(What is asked)
Copy out the article below on the firing of the top copyright officer, word for word and in full.

(Document excerpt)
Trump Abruptly Fires Top Copyright Officer
The move comes after the Copyright Office released the third and final part of a wide-ranging review critical of the tech industry's approach to AI, but the firing may have more to do with raw politics than policy.

After the shock firing of Librarian of Congress Carla Hayden by email on the evening of May 8, the Trump Administration on Saturday followed up by firing one of Hayden's most high-profile appointments: Register of Copyright Shira Perlmutter.
At press time, administration officials have not yet commented, but sources say, and multiple outlets have reported, that Perlmutter was axed via email on Saturday, May 10.
Hayden announced Perlmutter as the 14th U.S. register of copyrights in September, 2021, succeeding associate register of copyrights for policy and international affairs Maria Strong, who had served as acting register since January 2020 following the departure of Karyn Temple, who announced her departure from the Copyright Office in December of 2019, just months after her permanent appointment, to become the global general counsel of the Motion Picture Association.

(Data records)
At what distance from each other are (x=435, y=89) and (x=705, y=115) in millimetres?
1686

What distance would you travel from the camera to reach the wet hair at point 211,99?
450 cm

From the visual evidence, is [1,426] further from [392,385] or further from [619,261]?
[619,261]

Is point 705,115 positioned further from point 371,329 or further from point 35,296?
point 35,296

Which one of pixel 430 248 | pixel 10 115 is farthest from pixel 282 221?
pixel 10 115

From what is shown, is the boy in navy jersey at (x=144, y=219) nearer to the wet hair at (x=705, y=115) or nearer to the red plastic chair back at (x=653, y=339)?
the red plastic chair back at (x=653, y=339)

==

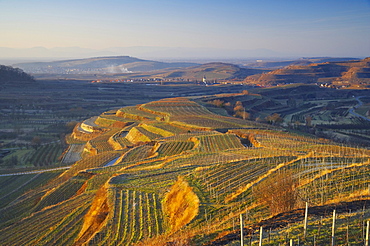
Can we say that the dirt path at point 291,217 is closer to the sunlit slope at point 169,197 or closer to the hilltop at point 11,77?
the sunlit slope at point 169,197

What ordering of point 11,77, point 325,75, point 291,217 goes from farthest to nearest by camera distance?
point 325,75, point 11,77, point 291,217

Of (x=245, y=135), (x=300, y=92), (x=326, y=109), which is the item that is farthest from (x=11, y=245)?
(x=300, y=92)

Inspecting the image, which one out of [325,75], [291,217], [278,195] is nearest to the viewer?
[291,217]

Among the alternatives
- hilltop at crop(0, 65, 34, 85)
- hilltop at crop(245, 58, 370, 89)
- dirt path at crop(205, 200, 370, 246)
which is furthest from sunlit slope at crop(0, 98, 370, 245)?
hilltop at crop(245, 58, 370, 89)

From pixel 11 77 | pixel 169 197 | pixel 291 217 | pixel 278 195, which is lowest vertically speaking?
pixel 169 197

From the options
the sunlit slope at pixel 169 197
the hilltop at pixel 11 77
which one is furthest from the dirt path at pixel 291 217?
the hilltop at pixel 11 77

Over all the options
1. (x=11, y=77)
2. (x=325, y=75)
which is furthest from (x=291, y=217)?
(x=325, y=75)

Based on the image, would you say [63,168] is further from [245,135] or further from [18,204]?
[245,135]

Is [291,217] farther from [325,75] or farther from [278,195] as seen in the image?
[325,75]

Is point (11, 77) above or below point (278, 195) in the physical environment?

==

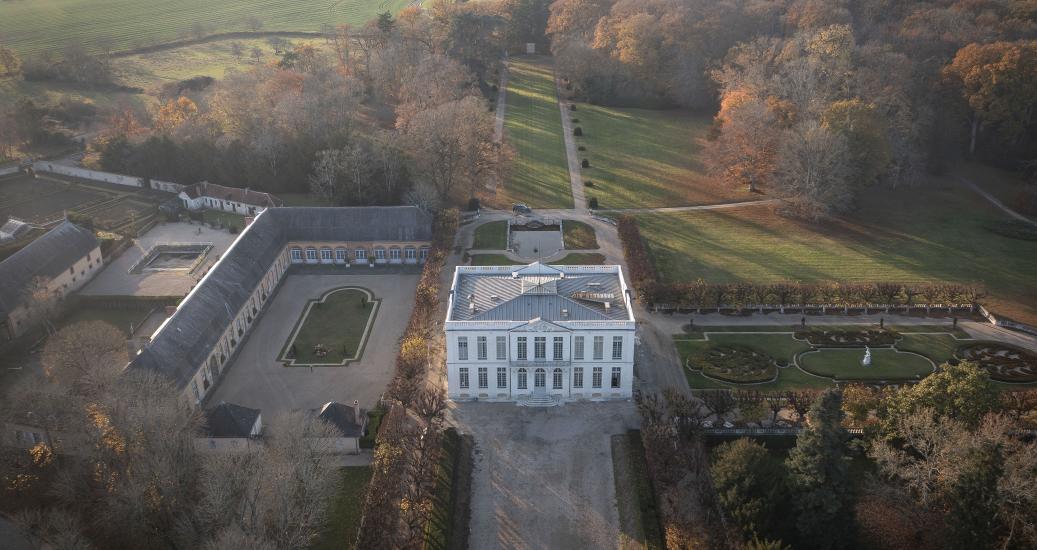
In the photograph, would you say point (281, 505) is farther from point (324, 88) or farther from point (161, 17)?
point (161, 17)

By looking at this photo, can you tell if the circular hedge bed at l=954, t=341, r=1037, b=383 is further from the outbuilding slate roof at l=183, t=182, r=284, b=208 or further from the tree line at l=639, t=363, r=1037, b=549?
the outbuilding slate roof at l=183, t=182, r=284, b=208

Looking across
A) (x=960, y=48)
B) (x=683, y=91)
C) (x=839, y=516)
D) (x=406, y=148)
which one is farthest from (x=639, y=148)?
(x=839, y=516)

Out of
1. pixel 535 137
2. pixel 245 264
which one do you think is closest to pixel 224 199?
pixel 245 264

(Answer for this exercise)
Trump Abruptly Fires Top Copyright Officer
The move comes after the Copyright Office released the third and final part of a wide-ranging review critical of the tech industry's approach to AI, but the firing may have more to do with raw politics than policy.

After the shock firing of Librarian of Congress Carla Hayden by email on the evening of May 8, the Trump Administration on Saturday followed up by firing one of Hayden's most high-profile appointments: Register of Copyright Shira Perlmutter.
At press time, administration officials have not yet commented, but sources say, and multiple outlets have reported, that Perlmutter was axed via email on Saturday, May 10.
Hayden announced Perlmutter as the 14th U.S. register of copyrights in September, 2021, succeeding associate register of copyrights for policy and international affairs Maria Strong, who had served as acting register since January 2020 following the departure of Karyn Temple, who announced her departure from the Copyright Office in December of 2019, just months after her permanent appointment, to become the global general counsel of the Motion Picture Association.